Las Vegas Sun

April 24, 2024

Nila Speer (1919-2007)

During her 87 years in Las Vegas, Nila Speer saw it grow from a tiny Union Pacific Railroad watering hole into an international city.

She would regale members of her family with stories from the day - such as when, as a 5-year-old, she tagged along with her dad, George Ullom. He was hauling large milk canisters from the family's dairy farm on Shadow Lane, where the Southern Nevada Health District now stands, to downtown businesses.

Speer recalled how, during one delivery, she stayed real close to her dad while they walked from dusty, unpaved Fremont Street into a saloon as sinister hombres looked up from their poker game.

Little Nila didn't give a second thought as to why a barkeep would want to buy milk. The bigger question was why were men playing poker in a local bar in 1924, seven years before gambling was legalized in Nevada?

Nila U. Speer, the matriarch of a pioneering Las Vegas family that included a city manager and three generations of gaming executives, died Monday at a Las Vegas convalescent home. She was 87.

Her family said she never fully recovered from stomach surgery in December, but her mind remained sharp to the end.

Services will be at 10 a.m. Sunday at Palm Mortuary-Eastern.

Speer was the sister of the late George Ullom, who served as Las Vegas city manager and Clark County registrar of voters, and was a founder of the Nevada Resort Association.

She was the widow of Don Speer, president of the Desert Inn and Tropicana hotels in the 1970s.

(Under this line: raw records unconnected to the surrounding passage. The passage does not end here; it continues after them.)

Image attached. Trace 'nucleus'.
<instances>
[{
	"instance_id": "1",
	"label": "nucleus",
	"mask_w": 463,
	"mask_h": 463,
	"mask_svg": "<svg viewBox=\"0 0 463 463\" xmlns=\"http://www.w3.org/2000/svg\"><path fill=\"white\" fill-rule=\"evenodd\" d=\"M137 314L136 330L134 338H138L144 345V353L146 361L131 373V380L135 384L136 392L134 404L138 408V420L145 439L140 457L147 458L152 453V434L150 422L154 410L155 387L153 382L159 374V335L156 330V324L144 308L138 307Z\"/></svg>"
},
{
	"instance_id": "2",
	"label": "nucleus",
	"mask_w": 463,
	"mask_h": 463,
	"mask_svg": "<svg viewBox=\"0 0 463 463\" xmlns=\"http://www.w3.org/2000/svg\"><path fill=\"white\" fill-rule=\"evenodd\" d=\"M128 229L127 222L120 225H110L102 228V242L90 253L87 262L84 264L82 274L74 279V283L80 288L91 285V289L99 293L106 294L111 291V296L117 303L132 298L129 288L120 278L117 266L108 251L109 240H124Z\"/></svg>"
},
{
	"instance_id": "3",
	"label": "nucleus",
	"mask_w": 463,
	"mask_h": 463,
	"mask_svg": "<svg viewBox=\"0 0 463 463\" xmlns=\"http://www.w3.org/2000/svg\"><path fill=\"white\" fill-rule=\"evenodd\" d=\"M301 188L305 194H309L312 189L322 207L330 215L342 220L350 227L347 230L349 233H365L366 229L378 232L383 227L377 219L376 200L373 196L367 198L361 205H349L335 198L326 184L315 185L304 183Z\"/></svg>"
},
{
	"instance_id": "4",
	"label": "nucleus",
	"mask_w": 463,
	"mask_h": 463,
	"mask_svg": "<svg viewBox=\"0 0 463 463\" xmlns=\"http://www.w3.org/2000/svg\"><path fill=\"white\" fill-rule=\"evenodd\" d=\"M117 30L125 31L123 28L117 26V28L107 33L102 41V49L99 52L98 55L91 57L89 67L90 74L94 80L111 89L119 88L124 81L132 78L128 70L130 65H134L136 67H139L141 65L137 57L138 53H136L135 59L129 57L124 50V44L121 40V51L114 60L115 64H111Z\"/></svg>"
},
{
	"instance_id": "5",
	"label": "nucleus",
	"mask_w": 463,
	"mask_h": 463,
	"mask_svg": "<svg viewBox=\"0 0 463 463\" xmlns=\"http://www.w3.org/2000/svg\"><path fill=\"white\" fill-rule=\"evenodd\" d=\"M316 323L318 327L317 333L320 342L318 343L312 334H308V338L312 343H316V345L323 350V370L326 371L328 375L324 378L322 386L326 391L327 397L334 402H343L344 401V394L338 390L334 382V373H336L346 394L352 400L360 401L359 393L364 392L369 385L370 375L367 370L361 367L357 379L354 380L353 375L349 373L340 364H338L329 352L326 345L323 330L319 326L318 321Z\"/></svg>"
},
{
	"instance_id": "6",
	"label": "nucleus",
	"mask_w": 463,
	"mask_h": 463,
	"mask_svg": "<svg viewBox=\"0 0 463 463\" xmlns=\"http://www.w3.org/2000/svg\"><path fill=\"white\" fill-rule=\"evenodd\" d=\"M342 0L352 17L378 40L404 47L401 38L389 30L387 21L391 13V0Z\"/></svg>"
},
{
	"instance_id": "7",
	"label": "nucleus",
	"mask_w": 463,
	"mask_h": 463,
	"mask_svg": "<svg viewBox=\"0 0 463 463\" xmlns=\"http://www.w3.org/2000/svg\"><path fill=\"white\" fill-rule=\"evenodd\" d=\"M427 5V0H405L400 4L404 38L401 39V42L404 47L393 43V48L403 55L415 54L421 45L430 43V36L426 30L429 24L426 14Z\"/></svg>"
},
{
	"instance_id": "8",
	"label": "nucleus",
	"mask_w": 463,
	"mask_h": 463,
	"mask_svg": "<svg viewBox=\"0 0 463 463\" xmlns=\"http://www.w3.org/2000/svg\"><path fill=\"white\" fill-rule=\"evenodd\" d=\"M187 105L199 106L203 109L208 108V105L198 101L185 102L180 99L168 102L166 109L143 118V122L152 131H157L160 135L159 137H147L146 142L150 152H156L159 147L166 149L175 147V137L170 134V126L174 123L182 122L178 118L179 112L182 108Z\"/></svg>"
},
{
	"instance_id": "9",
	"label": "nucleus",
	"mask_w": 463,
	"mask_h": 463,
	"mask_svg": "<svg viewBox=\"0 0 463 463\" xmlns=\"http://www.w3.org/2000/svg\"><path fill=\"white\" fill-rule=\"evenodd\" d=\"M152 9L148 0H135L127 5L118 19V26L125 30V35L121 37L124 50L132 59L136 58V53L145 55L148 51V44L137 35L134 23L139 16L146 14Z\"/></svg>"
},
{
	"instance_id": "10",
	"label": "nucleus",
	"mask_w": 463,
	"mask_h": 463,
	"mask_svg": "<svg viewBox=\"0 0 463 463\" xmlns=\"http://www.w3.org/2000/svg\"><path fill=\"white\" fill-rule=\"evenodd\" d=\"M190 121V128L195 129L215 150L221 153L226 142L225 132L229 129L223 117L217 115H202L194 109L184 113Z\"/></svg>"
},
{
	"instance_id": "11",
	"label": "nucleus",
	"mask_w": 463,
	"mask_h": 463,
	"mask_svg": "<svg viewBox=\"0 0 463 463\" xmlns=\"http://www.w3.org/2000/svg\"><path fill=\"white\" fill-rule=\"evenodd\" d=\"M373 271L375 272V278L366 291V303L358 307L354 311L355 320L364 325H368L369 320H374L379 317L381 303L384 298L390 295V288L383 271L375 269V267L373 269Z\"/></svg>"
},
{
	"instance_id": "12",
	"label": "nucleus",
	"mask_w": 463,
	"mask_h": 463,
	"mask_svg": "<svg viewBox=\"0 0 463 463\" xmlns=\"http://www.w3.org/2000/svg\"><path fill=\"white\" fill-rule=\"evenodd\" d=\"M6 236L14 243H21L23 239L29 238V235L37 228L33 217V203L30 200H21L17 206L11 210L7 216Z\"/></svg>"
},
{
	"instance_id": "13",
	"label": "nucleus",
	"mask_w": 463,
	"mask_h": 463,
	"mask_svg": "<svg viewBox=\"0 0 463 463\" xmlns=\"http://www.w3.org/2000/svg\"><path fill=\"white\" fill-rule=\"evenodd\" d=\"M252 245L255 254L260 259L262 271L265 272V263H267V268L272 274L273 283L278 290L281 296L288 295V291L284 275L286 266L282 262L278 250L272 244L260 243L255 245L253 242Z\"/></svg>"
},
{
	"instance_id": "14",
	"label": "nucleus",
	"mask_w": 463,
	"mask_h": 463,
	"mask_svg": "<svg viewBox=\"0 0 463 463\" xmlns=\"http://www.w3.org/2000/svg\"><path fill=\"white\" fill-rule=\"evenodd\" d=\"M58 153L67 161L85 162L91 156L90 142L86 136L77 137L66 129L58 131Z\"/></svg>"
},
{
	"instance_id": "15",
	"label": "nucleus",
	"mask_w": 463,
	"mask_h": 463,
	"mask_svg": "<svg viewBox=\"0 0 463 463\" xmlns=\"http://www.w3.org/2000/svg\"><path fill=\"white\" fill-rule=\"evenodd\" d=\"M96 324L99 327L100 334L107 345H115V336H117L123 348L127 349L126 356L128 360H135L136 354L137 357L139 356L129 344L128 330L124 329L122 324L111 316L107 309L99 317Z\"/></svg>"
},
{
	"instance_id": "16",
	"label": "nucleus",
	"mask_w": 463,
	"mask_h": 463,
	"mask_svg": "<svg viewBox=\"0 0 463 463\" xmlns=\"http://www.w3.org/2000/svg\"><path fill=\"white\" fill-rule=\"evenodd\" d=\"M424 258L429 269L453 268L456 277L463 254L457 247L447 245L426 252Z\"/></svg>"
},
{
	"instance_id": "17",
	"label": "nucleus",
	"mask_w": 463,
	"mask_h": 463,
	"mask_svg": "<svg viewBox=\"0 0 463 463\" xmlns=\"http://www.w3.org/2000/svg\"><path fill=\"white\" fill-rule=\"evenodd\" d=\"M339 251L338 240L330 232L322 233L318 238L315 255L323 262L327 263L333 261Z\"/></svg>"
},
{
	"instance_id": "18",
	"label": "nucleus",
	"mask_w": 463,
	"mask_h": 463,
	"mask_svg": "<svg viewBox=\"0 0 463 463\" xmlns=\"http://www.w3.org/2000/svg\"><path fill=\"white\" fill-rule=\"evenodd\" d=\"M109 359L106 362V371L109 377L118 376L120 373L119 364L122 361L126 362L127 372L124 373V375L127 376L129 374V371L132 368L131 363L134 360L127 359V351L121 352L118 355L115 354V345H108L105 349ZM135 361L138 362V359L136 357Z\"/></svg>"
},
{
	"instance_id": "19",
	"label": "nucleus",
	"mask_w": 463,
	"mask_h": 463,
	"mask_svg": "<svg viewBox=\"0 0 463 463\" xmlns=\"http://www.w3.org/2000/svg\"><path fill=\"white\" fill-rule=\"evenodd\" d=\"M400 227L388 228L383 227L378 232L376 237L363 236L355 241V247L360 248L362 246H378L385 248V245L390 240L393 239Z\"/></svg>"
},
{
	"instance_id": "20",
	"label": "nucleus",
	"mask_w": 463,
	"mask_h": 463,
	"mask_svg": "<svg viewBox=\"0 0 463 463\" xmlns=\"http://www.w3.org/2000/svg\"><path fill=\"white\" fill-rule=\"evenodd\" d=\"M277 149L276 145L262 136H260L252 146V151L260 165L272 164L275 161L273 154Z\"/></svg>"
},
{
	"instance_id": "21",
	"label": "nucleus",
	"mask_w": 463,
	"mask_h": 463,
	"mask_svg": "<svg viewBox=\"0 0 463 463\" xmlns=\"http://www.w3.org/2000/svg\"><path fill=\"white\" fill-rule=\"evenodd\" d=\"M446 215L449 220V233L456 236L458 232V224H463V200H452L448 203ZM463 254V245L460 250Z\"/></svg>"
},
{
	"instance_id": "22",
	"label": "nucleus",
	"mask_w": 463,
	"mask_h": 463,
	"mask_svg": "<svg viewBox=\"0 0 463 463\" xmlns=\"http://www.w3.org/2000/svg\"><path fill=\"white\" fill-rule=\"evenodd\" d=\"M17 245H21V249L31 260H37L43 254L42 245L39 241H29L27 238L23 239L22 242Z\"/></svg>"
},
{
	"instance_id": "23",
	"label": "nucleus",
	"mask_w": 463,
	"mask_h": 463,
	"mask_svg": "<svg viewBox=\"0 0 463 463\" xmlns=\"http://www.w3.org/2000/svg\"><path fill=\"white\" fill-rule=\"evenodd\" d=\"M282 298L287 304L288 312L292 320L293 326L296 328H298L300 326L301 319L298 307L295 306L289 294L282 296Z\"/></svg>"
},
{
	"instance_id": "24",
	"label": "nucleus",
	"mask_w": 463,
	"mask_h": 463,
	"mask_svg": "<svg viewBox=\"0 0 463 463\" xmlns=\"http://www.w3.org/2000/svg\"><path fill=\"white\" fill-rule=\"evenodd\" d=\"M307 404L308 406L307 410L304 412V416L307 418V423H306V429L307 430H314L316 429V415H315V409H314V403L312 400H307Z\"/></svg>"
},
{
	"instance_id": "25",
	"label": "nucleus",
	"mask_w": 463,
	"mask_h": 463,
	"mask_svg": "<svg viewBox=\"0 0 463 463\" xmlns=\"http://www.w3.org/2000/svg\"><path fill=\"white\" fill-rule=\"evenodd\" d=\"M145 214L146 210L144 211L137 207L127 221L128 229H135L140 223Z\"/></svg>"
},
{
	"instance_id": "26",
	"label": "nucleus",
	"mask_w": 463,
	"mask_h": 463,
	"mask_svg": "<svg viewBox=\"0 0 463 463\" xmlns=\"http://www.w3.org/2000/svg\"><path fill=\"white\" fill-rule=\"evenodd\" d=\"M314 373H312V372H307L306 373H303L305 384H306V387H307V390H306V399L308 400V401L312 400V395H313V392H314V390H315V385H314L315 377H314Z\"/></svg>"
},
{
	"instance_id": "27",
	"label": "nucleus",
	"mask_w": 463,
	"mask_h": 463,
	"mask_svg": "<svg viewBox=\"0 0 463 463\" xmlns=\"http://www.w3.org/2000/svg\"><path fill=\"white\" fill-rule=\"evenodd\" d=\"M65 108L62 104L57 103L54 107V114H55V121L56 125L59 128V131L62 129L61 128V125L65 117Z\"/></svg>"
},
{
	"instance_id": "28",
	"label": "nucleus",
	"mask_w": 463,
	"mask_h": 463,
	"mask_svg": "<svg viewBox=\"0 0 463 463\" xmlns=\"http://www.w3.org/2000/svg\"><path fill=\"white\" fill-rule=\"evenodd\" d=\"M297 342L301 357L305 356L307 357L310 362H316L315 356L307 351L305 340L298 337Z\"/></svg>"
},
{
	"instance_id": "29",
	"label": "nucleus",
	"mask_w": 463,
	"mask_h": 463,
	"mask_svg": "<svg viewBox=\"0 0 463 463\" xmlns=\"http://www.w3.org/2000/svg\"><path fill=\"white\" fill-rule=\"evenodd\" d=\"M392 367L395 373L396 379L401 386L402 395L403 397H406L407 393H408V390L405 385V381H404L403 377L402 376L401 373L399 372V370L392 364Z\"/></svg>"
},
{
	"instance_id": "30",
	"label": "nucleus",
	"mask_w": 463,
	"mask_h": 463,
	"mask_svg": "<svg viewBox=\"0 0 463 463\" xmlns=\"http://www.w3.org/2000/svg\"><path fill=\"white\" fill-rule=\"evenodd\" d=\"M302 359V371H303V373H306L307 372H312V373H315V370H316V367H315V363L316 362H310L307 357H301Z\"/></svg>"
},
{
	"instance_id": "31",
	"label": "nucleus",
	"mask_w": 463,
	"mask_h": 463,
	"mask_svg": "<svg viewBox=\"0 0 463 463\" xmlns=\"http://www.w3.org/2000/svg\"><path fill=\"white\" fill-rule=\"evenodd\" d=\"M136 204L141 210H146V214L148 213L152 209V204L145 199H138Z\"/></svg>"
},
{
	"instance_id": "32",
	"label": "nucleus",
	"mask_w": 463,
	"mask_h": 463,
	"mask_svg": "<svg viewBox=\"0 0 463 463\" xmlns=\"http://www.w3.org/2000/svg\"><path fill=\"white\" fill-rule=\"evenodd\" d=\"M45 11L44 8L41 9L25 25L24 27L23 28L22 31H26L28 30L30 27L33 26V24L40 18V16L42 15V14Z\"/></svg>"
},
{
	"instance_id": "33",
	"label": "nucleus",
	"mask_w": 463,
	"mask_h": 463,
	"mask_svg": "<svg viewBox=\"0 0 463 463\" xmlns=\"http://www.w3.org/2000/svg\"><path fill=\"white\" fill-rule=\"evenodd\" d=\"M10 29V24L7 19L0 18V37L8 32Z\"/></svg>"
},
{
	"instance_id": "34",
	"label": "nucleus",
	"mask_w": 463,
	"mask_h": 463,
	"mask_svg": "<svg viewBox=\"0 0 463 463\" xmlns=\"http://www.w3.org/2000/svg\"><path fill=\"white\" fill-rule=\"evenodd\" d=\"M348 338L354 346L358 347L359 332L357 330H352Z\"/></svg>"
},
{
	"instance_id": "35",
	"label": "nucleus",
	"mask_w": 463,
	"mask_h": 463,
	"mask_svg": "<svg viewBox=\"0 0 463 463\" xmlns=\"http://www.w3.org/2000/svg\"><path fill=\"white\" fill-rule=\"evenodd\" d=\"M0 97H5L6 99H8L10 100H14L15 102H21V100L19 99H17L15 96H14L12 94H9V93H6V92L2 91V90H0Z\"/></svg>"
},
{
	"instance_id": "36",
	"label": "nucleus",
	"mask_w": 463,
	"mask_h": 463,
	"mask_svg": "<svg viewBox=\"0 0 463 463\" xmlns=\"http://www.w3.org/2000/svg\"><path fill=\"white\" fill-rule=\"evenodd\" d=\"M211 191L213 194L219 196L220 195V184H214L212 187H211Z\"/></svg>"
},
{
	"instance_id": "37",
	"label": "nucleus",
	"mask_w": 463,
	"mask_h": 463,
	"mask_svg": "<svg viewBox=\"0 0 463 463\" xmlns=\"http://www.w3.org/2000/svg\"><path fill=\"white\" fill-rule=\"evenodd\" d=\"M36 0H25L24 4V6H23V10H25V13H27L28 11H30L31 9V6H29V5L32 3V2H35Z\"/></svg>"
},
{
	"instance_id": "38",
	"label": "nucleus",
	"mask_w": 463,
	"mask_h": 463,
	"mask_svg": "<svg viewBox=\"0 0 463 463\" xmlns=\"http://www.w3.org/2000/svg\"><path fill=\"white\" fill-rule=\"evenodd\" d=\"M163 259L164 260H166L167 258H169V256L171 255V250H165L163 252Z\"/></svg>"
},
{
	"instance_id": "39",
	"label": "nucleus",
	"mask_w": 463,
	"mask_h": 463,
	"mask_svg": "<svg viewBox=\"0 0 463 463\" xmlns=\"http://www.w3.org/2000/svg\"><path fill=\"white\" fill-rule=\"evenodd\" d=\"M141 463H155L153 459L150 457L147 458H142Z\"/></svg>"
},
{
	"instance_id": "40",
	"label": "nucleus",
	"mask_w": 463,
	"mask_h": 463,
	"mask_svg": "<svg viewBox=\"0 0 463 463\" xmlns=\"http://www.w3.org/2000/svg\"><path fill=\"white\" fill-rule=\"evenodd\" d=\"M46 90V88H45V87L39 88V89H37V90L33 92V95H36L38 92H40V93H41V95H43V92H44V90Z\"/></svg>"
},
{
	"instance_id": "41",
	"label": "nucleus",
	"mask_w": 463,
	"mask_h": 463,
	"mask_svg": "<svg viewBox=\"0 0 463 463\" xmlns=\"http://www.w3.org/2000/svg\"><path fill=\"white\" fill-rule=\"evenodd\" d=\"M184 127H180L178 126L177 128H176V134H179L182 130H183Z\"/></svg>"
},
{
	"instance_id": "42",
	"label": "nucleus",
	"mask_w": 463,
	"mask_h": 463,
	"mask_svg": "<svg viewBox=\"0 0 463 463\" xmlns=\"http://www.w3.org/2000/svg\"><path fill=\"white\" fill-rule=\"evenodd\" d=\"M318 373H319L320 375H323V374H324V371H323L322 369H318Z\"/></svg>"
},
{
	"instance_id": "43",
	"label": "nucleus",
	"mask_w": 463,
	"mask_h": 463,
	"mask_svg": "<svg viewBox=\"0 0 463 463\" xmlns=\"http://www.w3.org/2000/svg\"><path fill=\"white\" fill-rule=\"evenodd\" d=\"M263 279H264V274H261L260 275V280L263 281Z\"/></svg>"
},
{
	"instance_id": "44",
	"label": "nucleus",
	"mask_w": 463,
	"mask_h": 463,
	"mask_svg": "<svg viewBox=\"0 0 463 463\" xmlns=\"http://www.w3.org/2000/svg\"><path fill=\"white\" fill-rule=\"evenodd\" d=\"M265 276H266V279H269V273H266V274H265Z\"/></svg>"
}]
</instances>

A longtime Sunday school teacher at the First Methodist Church, Speer was known for her charity and compassion for others. Never was that more evident than when she was bilked out of $10,000 at age 78.

Yet, at the 2003 federal mail fraud trial of late mortgage broker Harley L. Harmon, while other victims were calling for his head, Speer testified for him and his character.

She told the court that she had known Harmon since the day he was born and did not care that he had diverted funds from her account because she believed he was basically an honest man. Harmon nevertheless was convicted and sentenced to prison.

"That was just a tip of the iceberg of what mom was about," said Don Speer II, a San Diego gaming executive. "She was all about love. She was a spiritual person who believed in helping people who were in need.

"She was not a wealthy woman. Still she felt sorry that Harley's business did not work out and he lost it. She saw good in everybody."

Speer and her twin sister, Nola, were born in a Lovelock hospital on July 15, 1919, after their parents decided to take a day trip there to escape the triple-digit heat in Las Vegas.

As a youngster, she often accompanied her grandfather, Pop Ullom, to the voting polls and watched him as he helped count ballots. She became an ardent Democrat who campaigned for scores of candidates, including her favorite, former Gov. and U.S. Sen. Richard Bryan.

She married Don Speer, her high school sweetheart, in the late 1930s. He died in 1979.

A homemaker, she raised money for charity through her memberships in the Mesquite Club and Beta Sigma Phi social sorority and was a director of the local Girl Scouts.

In addition to her son, Speer is survived by another son, Jerry Speer of Las Vegas; a daughter, Kristina Speer Cooper of San Francisco; a stepdaughter, Donna Kepler of Walnut Creek, Calif.; sister Nola Hanson of Oceanside, Calif.; eight grandchildren; and six great-grandchildren.